Activity:
Write the data below out again, exactly as each line reads.

Records for processing:

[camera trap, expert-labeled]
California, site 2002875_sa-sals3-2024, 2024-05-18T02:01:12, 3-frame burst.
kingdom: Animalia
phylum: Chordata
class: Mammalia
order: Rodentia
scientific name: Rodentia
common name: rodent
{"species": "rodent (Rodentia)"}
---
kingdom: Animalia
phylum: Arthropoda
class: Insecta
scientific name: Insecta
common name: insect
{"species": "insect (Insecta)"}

Task output:
[camera trap, expert-labeled]
California, site 2002875_sa-sals3-2024, 2024-05-18T02:01:12, 3-frame burst.
kingdom: Animalia
phylum: Chordata
class: Mammalia
order: Rodentia
scientific name: Rodentia
common name: rodent
{"species": "rodent (Rodentia)"}
---
kingdom: Animalia
phylum: Arthropoda
class: Insecta
scientific name: Insecta
common name: insect
{"species": "insect (Insecta)"}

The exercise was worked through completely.